Déclaration des naissances : préalable indispensable à l’autonomisation des femmes
« D’ici à 2030, garantir à tous une identité juridique, notamment grâce à l’enregistrement des naissances » Programme de Développement Durable à l’horizon 2030, art. 16-9
Le Sénégal, à l’instar de nombreux pays, affirme dans le préambule de la Constitution du 22 janvier 2001 :
« son adhésion à la Déclaration des Droits de l’Homme et du Citoyen de 1789 et aux instruments internationaux adoptés par l’Organisation des Nations Unies et l’Organisation de l’Unité Africaine, notamment la Déclaration Universelle des Droits de l’Homme du 10 décembre 1948, la Convention sur l’élimination de toutes les formes de discrimination à l’égard des femmes du 18 décembre 1979, la Convention relative aux Droits de l’ Enfant du 20 novembre 1989 et la Charte Africaine des Droits de l’Homme et des Peuples du 27 juin 1981 ; …… »
Les instruments internationaux et régionaux, cités dans ce Préambule, sont devenus des éléments de l’ordonnancement juridique interne du Sénégal. Ils figurent au rang de normes constitutionnelles, ayant ainsi, en vertu du principe de la hiérarchie des normes, une force obligatoire équivalente à celle de la charte fondamentale.

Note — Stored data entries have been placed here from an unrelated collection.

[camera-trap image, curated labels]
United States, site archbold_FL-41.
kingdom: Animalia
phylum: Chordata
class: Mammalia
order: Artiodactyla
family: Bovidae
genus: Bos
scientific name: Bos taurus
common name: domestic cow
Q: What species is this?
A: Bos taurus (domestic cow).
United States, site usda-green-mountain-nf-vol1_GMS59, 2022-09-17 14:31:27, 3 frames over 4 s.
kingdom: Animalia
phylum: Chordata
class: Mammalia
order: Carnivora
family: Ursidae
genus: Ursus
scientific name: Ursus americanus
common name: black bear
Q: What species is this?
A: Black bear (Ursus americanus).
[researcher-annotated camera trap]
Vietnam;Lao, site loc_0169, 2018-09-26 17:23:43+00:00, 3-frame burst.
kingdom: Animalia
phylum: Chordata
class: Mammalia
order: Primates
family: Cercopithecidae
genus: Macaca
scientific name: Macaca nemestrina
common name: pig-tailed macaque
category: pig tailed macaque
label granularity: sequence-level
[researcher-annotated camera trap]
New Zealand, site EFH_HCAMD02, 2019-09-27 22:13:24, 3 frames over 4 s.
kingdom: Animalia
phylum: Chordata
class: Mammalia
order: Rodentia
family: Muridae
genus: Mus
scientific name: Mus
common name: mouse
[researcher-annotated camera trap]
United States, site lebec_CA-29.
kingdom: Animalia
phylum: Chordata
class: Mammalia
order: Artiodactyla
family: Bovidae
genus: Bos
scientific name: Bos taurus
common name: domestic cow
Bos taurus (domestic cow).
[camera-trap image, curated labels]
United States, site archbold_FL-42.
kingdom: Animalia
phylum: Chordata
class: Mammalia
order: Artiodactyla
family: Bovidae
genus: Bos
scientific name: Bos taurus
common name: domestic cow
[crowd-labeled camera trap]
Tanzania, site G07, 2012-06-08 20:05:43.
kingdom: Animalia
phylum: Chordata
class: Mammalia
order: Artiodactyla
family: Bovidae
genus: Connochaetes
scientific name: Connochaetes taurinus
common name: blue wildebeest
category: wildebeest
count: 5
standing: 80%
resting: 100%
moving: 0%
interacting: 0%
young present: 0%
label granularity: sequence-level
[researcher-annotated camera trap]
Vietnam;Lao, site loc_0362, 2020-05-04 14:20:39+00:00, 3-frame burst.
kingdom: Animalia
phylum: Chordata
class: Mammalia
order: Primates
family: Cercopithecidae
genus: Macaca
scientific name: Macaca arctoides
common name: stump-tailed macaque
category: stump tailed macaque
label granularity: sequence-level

En outre, L’article 98 de la Constitution qui traite des traités et Conventions internationaux dispose :
« Les traités ou accords régulièrement ratifiés ou approuvés ont, dès leur publication, une autorité supérieure à celle des lois, sous réserve, pour chaque accord ou traité, de son application par l’autre partie. »
Ces différents instruments, pour certaines de leurs dispositions sont d’application immédiate, sous réserve, pour d’autres, de la mise en place de certaines mesures ou moyens appropriés nécessaires à leur application. Sur ce point, il convient de mentionner que les nombreux plaidoyers des organisations de la société civile (OSC) œuvrant pour le respect de l’Etat de droit et de la hiérarchie des normes, aux fins de sensibiliser les autorités politiques sur la nécessité d’harmoniser ces instruments internationaux et régionaux avec les lois nationales, se sont révélés, à ce jour, peu efficaces.
Pourtant, ces Conventions, Traités et Déclarations, signés et ratifiés par les Etats permettent aux hommes, aux femmes et aux enfants de jouir de leur droits fondamentaux. Pour ce faire, il est fondamental que les Etats signataires, respectent leurs engagements au niveau international et régional.
Le non respect de leurs engagements par les Etats doit être dénoncé avec véhémence. Leur redevabilité doit être de plus en plus exigée, pour l’atteinte des ODD et l’instauration de l’égalité Femmes-Hommes.
Les mêmes problèmes seront toujours évoqués si les Etats continuent à ratifier (pour la plupart, sans réserve) les instruments précités sans les appliquer ou prendre les mesures appropriées pour leur mise en œuvre.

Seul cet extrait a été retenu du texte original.